И без всякого перехода продолжил:
— На рассвете вышел, и не на станцию, а в лес, у него там тайник в дупле, только собрался закладку делать, тут мы его и взяли!
— А что прятал?
Саша озабоченно провел рукой по щекам.
— Интересную штуку.
Крылов не торопясь отпер сейф, вытащил газетный сверток, медленно развернул. В руках у него оказался зеленый мешочек из плотной, энергозащитной ткани с застежками, крючками и тесемочками, точно такой же, как изъятый в квартире Петренко, только туго набитый.
— Ознакомься! — Зеленая колбаска тяжело шлепнулась на стол.
Я распустил «молнию» и извлек из скользкого нутра три прозрачных целлофановых пакета, сквозь которые хорошо просматривалось содержимое: свернутые в трубку иностранные банкноты, золотые монеты, тусклое приисковое золото — песок и самородки.
— Тысяч на сорок?
— Пожалуй, — кивнул Крылов и зевнул. — Вот мой рапорт, вот протокол изъятия, вот объяснение Золотова.
Рядом с золотом и валютой легли исписанные неровным почерком листы грубой, почти как оберточная, бумаги.
— А я пошел спать.
— Как он все объясняет? — спросил я, не прикасаясь к материалам.
— Как обычно: беззаконие, провокация, подкинули.
Крылов слегка улыбнулся.
— Поначалу трепыхался, сила в нем есть, хотя с виду не скажешь. Потом скандалил, телефон требовал, грозился всех с работы поснимать. Скукотища.
Он снова зевнул.
— Ну, я пошел.
— А кто будет со мной работать?
Александр задумался.
— Волошин после суток. Полугаров сидел со мной в засаде, от Трифонова толку мало, Гусаров на учебе…
Он махнул рукой.
— А что делать? До обеда я продержусь…
Я объяснил.
— За два часа справишься.
Крылов вздохнул.
— Считай — уговорил. Деваться-то некуда.
Вернувшись к себе, я оформил постановление о производстве обыска, зашел к прокурору, доложил обстановку.
— Вот видите, что получается, — нравоучительно проговорил шеф. — Простое на первый взгляд дело оказалось разветвленным и запутанным. — Он размашисто расписался, подышал на плоскую печать со складной ручкой-петелькой. — Потому они и хотели вас скомпрометировать, вывести из игры. Так?
— Так, — я кивнул.
— Значит, надо быть осмотрительным, проявлять бдительность, избегать двусмысленных ситуаций. — Белов оттиснул печать на своей подписи, протянул постановление. — Делайте выводы, Юрий Владимирович!
И когда я уже шел к двери, сказал:
— Будьте внимательны, у валютчиков бывают довольно хитроумные тайники!
Этому меня учили еще на третьем курсе университета, но шеф искренне верил, что дал чрезвычайно ценный совет.
На обыск я взял практикантов. Золотовы жили в центре — десять минут ходьбы от прокуратуры. Крылов скрупулезно выполнял задание — когда мы подошли к добротному пятиэтажному зданию, нас уже ждал участковый — молодой младший лейтенант в неловко сидящей форме.
На третьем этаже я позвонил в пятьдесят вторую квартиру.
Открыл Золотов-старший. Узнав о цели нашего прихода, он страшно возмутился и бушевал минут десять, крича, что нет закона, по которому можно измываться над людьми, если у них в доме произошел несчастный случай. Он угрожал самыми ужасными карами, называл фамилии ответственных должностных лиц, предрекал мне скорое увольнение с работы и привлечение к ответственности за злоупотребление властью.
Слушая гневный монолог, я подумал, что звонить от имени Чугунцова вполне мог сам глава семейства, все необходимые для этого качества у него имеются.

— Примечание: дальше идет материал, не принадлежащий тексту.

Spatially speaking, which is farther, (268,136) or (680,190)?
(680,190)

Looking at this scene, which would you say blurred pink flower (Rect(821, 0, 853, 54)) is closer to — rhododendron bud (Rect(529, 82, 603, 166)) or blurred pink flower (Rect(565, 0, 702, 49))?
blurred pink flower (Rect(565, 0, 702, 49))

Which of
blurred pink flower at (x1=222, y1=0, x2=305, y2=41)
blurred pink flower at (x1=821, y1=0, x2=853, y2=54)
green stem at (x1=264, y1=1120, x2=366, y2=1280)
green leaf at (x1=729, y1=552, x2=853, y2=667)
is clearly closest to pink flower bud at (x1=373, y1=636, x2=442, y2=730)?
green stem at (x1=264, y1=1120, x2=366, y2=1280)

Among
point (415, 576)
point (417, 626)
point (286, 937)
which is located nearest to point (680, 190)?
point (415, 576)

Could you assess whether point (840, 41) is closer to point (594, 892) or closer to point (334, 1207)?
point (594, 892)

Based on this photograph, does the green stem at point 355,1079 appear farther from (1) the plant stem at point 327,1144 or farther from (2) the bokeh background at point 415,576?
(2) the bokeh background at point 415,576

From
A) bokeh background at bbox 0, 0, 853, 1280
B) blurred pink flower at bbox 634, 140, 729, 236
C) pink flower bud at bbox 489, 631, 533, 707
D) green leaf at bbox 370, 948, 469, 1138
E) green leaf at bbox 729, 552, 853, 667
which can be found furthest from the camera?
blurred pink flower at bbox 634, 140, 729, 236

— Жаловаться вы имеете право, куда сочтете нужным, — прервал я его, улучив момент. — Я несу полную ответственность за свои действия. Так же, как и вы за свои. А теперь ознакомьтесь с постановлением и распишитесь.

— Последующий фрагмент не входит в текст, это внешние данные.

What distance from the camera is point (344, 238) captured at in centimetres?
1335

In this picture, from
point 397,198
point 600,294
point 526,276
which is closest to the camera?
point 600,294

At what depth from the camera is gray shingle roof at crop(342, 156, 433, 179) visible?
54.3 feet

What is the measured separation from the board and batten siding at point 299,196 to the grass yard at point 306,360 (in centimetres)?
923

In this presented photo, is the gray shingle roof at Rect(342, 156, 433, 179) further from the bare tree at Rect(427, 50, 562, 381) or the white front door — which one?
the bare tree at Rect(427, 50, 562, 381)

Мать Золотова — серая, невзрачная женщина — испуганно наблюдала за происходящим, но в разговор не вмешивалась: в семье она не имела права голоса.

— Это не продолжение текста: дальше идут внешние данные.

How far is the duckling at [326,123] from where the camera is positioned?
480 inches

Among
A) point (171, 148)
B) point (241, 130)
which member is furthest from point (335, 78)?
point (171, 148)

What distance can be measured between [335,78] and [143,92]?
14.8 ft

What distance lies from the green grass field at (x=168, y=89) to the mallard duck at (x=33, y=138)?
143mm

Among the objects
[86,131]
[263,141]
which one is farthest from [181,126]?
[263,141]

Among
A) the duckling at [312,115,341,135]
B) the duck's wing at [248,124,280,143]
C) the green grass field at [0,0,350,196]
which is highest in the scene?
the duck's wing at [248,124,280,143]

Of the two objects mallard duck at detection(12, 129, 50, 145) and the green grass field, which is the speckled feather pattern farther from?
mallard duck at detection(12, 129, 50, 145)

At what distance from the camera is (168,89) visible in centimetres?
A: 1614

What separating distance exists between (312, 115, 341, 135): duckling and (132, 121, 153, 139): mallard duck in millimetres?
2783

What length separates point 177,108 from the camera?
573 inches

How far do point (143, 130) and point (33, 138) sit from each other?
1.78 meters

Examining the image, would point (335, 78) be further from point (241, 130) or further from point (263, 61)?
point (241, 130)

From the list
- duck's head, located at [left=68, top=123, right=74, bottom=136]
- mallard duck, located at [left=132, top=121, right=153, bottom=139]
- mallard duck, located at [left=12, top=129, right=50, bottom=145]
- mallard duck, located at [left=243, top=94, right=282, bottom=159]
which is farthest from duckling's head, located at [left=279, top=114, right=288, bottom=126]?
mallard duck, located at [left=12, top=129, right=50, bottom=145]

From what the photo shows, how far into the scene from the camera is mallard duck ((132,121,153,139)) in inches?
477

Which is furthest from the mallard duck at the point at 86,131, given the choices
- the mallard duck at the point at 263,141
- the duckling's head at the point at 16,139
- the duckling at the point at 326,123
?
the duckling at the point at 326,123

Валерий Федорович занимал отдельную комнату. На ковре над кроватью висела фехтовальная маска, под ней, наперекрест — рапира и шпага. Много фотографий хозяина, в основном портреты, глаза картинно прищурены, обязательно присутствует сигарета. Несколько безвкусных ваз отражали представление Золотова о прекрасном.